SUPPLIED TEXT:
------------

Interview with Ariane Daguin: CEO of D'Artagnan, Meat Purveyor to Gourmet American Chefs

Interview with Ariane Daguin: CEO of D'Artagnan, Meat Purveyor to Gourmet American Chefs
Ariane Daguin: CEO of D’Artagnan

Tamar Alexia Fleishman, Esq. By Wednesday, 23 June 2021 12:01 PM EDT Current | Bio | Archive

Gourmet chefs, both professional and home cooks, know that factory sourced meat and poultry usually tastes like . . . nothing. Ground with the same seasonings, they can be hard to differentiate. Naturally, true foodies reading historical descriptions of meals can be perplexed at the all the fuss. The 18th century French gourmand and philosopher, Brillat-Savarin, came to the U.S. and waxed about eating wild turkey in Connecticut. When I first read that, I thought of the many turkey dinners I’ve had that could have passed for tofu and wondered what it must have tasted like in days of yore.

Ariane Daguin is the CEO of D’Artagnan, a gourmet meat, poultry and condiments company based in New Jersey (not too far from Brillat-Savarin’s turkey terroir!). Inc. magazine valued her company at over $132 million in 2019. But the company stands out from all others, as it’s not an industrial widget producer, but rather, based in gourmet creativity.

Daguin has won a blizzard of international awards for the highest level of “natural, sustainable and humane” production. Her father is the famous French chef, Andre’ Daguin. Professional fans include Cat Cora, Charlie Palmer, Daniel Boulud, Eric Ripert, Marcus Samuelsson, and Wylie Dufresne.

------------

DATA SECTION:
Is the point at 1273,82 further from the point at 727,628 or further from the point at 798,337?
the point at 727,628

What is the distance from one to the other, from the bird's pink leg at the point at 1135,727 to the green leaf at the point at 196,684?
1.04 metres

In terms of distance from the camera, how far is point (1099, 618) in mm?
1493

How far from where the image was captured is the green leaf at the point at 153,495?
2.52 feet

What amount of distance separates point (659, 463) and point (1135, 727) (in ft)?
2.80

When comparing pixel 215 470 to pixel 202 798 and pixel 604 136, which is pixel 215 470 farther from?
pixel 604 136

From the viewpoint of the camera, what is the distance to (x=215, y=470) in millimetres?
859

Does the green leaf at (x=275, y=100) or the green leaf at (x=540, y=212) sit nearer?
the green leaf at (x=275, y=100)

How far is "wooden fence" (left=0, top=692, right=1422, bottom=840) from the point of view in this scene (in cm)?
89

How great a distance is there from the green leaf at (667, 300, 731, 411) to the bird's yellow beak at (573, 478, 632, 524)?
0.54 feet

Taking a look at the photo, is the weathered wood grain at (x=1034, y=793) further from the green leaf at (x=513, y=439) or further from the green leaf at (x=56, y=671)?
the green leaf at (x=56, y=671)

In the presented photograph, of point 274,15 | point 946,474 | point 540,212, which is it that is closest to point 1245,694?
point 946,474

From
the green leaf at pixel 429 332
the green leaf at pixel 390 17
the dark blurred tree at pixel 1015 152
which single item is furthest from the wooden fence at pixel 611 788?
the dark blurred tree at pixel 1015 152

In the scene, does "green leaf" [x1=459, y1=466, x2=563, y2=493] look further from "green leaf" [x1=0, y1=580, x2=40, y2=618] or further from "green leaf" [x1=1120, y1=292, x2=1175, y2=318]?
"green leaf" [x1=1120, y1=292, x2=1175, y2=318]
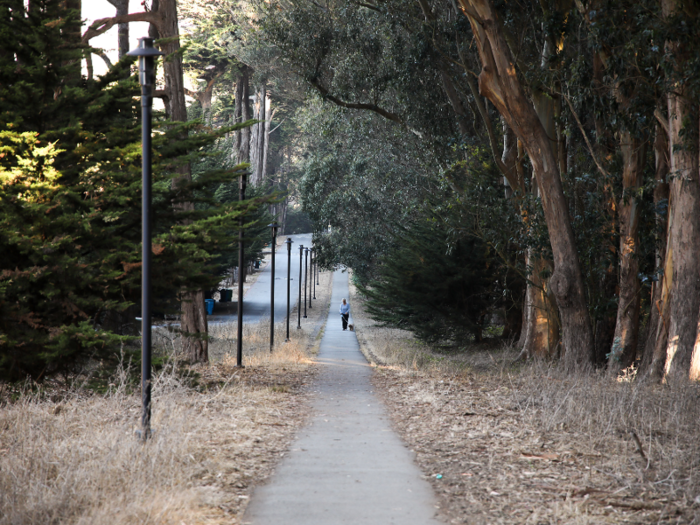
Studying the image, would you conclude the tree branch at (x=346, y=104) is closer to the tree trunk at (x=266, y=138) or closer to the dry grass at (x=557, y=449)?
the dry grass at (x=557, y=449)

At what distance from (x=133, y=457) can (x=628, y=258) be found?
35.1 feet

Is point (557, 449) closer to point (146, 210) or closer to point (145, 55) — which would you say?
point (146, 210)

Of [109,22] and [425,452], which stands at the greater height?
[109,22]

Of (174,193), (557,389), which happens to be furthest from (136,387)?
(557,389)

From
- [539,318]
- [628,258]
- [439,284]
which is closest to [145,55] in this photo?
[628,258]

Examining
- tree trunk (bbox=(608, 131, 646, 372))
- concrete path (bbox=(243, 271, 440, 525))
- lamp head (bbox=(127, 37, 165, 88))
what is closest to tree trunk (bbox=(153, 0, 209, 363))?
concrete path (bbox=(243, 271, 440, 525))

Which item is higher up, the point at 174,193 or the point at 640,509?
the point at 174,193

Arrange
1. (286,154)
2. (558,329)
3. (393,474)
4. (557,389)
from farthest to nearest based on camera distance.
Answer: (286,154) → (558,329) → (557,389) → (393,474)

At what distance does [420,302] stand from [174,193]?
12874 millimetres

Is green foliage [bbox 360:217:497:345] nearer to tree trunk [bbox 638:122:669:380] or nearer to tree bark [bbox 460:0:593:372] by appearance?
tree bark [bbox 460:0:593:372]

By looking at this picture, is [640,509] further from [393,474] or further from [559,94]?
[559,94]

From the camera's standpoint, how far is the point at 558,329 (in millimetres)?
17734

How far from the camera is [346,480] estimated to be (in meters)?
6.14

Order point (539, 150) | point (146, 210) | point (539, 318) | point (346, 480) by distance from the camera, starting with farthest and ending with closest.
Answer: point (539, 318) < point (539, 150) < point (146, 210) < point (346, 480)
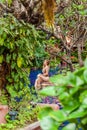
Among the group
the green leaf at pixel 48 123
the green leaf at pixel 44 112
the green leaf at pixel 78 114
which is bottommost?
the green leaf at pixel 48 123

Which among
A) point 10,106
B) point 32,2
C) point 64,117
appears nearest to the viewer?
point 64,117

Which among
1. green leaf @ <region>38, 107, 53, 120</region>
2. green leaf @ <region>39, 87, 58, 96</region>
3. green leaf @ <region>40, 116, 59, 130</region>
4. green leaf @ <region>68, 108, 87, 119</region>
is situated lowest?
green leaf @ <region>40, 116, 59, 130</region>

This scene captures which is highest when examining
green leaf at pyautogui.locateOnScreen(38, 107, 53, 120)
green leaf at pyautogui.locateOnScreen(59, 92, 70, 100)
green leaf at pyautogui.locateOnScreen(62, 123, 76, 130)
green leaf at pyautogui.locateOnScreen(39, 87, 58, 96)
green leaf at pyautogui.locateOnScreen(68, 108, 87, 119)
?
green leaf at pyautogui.locateOnScreen(39, 87, 58, 96)

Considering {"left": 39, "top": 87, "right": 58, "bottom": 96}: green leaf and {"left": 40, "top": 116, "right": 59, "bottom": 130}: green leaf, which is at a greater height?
{"left": 39, "top": 87, "right": 58, "bottom": 96}: green leaf

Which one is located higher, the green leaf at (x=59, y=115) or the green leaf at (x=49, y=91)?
the green leaf at (x=49, y=91)

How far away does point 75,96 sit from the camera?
0.78m

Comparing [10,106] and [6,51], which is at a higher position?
[6,51]

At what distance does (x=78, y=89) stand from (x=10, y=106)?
366 centimetres

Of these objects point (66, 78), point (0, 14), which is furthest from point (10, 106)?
point (66, 78)

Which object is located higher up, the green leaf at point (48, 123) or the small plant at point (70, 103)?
the small plant at point (70, 103)

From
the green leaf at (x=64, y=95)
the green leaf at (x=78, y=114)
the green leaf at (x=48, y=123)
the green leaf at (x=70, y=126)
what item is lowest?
the green leaf at (x=70, y=126)

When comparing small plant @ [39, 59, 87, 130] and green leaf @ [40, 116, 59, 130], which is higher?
small plant @ [39, 59, 87, 130]

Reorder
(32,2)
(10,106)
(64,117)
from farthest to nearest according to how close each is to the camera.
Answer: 1. (32,2)
2. (10,106)
3. (64,117)

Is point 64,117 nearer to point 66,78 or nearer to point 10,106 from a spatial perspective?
point 66,78
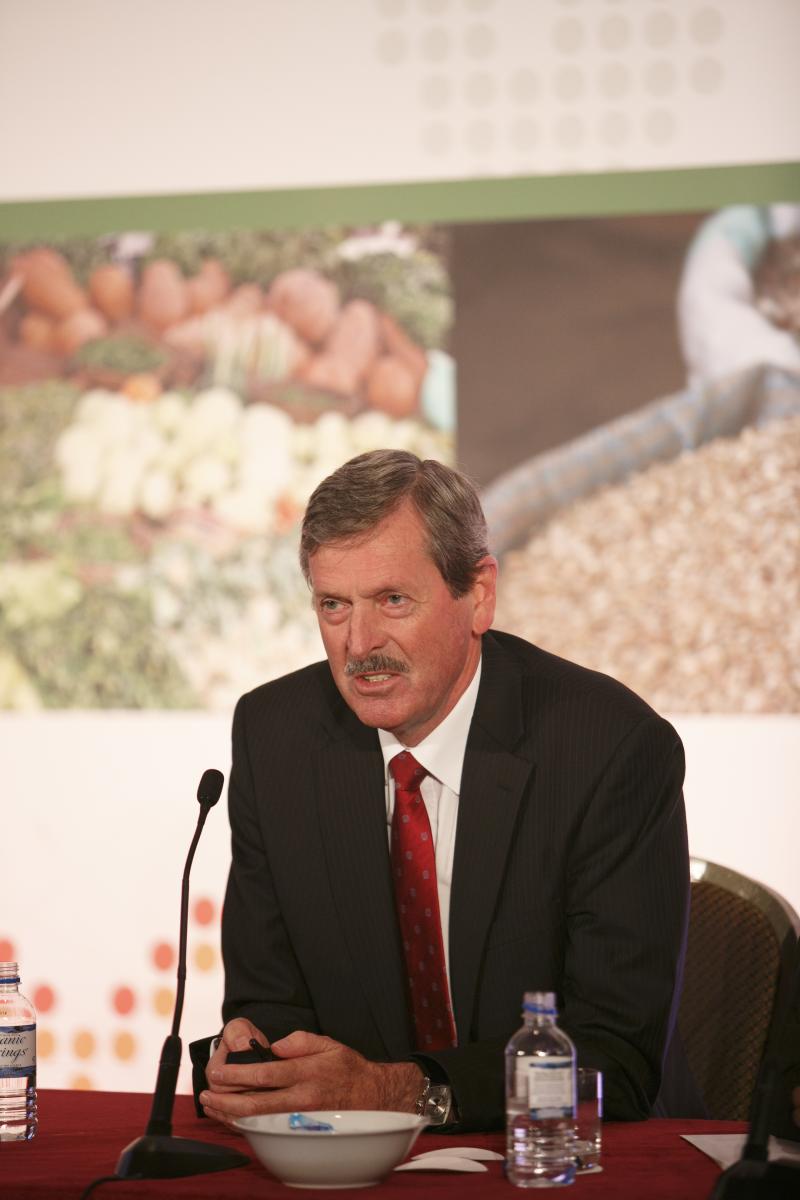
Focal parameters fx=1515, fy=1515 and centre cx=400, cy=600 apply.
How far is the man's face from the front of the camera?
80.6 inches

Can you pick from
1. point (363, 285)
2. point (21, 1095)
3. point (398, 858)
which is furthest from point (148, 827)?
point (21, 1095)

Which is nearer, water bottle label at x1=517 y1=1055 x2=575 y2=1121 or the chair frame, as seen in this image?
water bottle label at x1=517 y1=1055 x2=575 y2=1121

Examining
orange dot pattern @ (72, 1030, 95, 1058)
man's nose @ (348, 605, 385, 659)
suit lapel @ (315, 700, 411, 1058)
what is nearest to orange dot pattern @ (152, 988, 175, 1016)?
orange dot pattern @ (72, 1030, 95, 1058)

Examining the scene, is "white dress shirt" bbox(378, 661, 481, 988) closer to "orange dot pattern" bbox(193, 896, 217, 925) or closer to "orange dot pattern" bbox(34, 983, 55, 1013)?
"orange dot pattern" bbox(193, 896, 217, 925)

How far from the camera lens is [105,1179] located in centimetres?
143

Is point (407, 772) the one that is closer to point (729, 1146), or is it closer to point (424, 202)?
point (729, 1146)

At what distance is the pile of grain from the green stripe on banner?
596 millimetres

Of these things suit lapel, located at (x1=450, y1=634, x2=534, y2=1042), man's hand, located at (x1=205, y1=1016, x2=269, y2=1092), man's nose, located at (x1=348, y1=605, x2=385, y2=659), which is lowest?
man's hand, located at (x1=205, y1=1016, x2=269, y2=1092)

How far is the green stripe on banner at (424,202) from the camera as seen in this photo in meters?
3.67

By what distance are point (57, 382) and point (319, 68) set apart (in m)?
1.05

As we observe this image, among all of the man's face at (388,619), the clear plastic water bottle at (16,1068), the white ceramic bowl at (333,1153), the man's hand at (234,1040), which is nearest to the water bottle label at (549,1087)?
the white ceramic bowl at (333,1153)

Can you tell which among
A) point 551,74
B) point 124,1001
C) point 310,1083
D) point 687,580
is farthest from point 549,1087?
point 551,74

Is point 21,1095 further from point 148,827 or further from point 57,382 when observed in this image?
point 57,382

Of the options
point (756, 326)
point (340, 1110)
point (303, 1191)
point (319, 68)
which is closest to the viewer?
point (303, 1191)
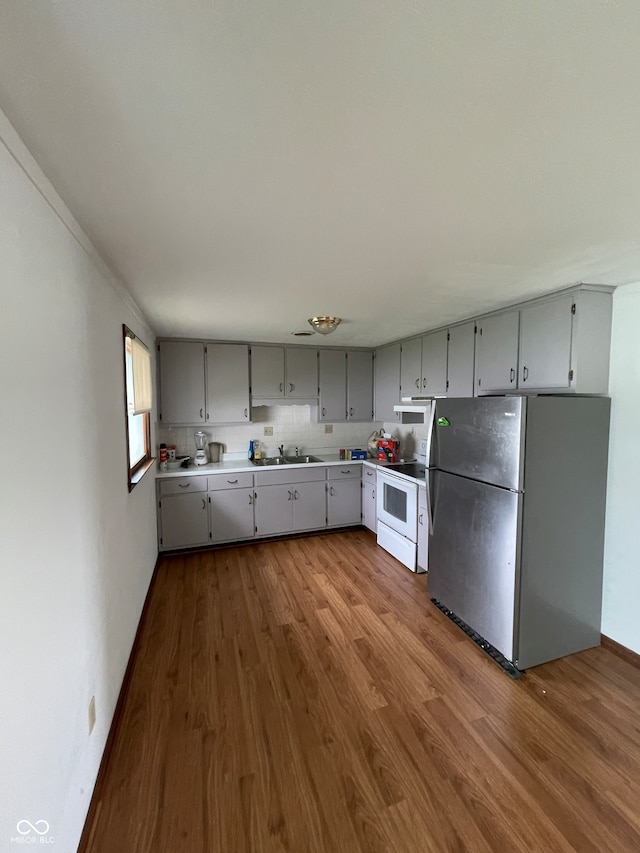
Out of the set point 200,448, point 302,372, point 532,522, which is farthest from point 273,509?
point 532,522

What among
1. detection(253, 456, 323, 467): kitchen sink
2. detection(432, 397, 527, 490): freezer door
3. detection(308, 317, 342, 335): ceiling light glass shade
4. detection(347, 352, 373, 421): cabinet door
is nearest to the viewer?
detection(432, 397, 527, 490): freezer door

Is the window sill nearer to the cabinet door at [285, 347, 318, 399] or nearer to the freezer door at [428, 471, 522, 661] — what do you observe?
the cabinet door at [285, 347, 318, 399]

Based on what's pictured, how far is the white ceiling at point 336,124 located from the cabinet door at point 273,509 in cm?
267

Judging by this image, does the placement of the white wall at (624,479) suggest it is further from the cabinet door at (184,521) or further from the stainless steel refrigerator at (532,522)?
the cabinet door at (184,521)

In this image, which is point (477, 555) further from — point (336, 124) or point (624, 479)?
point (336, 124)

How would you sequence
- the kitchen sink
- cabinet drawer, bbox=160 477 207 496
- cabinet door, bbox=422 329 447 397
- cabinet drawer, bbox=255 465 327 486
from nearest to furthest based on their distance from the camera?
cabinet door, bbox=422 329 447 397 < cabinet drawer, bbox=160 477 207 496 < cabinet drawer, bbox=255 465 327 486 < the kitchen sink

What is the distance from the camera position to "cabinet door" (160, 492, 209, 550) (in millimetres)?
A: 3557

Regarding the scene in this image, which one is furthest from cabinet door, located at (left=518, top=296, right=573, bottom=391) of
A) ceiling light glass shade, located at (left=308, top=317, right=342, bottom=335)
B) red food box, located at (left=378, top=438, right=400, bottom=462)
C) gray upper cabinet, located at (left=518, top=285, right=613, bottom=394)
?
red food box, located at (left=378, top=438, right=400, bottom=462)

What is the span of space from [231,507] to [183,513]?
48cm

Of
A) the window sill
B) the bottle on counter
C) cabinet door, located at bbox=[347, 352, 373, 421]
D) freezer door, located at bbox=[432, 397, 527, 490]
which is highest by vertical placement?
cabinet door, located at bbox=[347, 352, 373, 421]

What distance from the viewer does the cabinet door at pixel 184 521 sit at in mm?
3557

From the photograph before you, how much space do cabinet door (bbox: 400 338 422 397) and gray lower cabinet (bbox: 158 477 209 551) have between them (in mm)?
2334

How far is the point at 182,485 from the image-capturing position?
11.8ft

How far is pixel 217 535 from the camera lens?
12.3ft
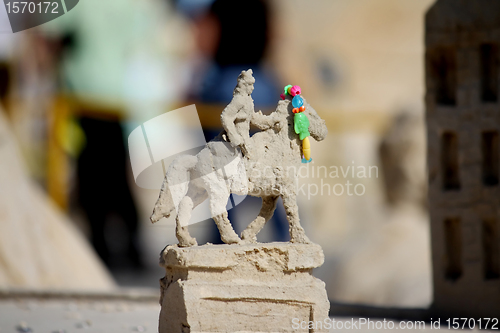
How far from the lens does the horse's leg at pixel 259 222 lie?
3822mm

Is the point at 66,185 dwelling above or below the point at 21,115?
below

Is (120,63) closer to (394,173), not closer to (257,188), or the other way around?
(394,173)

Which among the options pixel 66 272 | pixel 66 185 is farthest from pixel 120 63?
pixel 66 272

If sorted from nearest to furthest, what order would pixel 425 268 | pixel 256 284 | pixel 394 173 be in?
pixel 256 284 < pixel 425 268 < pixel 394 173

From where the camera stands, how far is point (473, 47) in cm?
562

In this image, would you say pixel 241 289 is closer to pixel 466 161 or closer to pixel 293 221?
pixel 293 221

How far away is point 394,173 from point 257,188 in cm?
647

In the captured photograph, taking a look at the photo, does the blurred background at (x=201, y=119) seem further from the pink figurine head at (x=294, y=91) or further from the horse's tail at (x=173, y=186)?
the pink figurine head at (x=294, y=91)

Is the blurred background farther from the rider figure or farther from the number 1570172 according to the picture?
the rider figure

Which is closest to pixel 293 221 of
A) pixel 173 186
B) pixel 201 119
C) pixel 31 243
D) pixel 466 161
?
→ pixel 173 186

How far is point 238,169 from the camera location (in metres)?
3.63

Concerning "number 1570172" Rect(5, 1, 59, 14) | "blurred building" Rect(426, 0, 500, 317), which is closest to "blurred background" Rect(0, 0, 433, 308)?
"blurred building" Rect(426, 0, 500, 317)

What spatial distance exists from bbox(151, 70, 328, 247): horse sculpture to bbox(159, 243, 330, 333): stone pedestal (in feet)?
0.59

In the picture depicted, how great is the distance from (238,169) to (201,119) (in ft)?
23.3
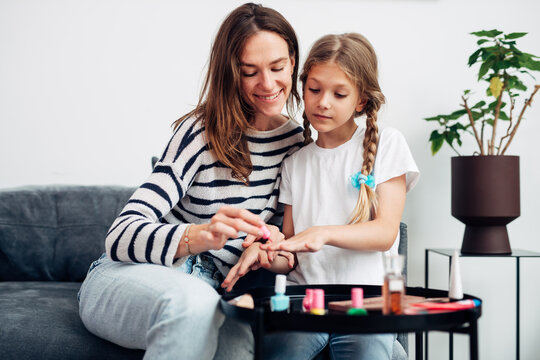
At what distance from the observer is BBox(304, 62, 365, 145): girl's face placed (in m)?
1.29

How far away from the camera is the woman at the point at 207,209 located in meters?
0.98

------------

WORK INSTRUCTION 1:
Name every chef the article on Ariane Daguin lists as a professional fan of her company.
WORK INSTRUCTION 2:
Write the next part of the article on Ariane Daguin, starting right after its last sentence.

RESPONSE 1:
Cat Cora, Charlie Palmer, Daniel Boulud, Eric Ripert, Marcus Samuelsson, Wylie Dufresne

RESPONSE 2:
I see you have just started offering seafood! How did you get started on that and how did you pick varieties, sources, fisheries?

It’s totally brand new! We went in a new direction for the consumers in two ways. One, it is most attractive for consumers. Two, what we know of sourcing in seafood, portion control, easy to cook, delectable. We work with a boat where they do the fishing, deboning, and flash-freezing for consistent quality.

You have a seasonal supply of Scottish game birds. How did you decide to offer that and why Scottish?

The need for wild game birds and wild game in general came early on. Chefs asked for wild game for variety on the menu. In the U.S., you cannot commercially sell wild game. The USDA requires that they must look at the animal while it’s live. That’s not true in Europe. With the U.S. – U.K. (agreements), we are able to get the animal postmortem. That’s only for Great Britain, not for the rest of Europe.

Do you try to lobby for changes?

We tried. It’s a shame! The deer in some places is really, really overpopulated. People are hungry! It has to be regulated for sanitation, health, hygiene. We have to be careful.

Are there other types of game you’re thinking of offering in the future?

I think we’ve gone around every animal that we can eat. I don’t want to go into the crazy wild game. I wouldn’t want that, (like) from a zoo. We will always have better and better goals for ranchers, heritage breeds, tastier.

How did you get your first breakthrough with gourmet chefs, restaurants?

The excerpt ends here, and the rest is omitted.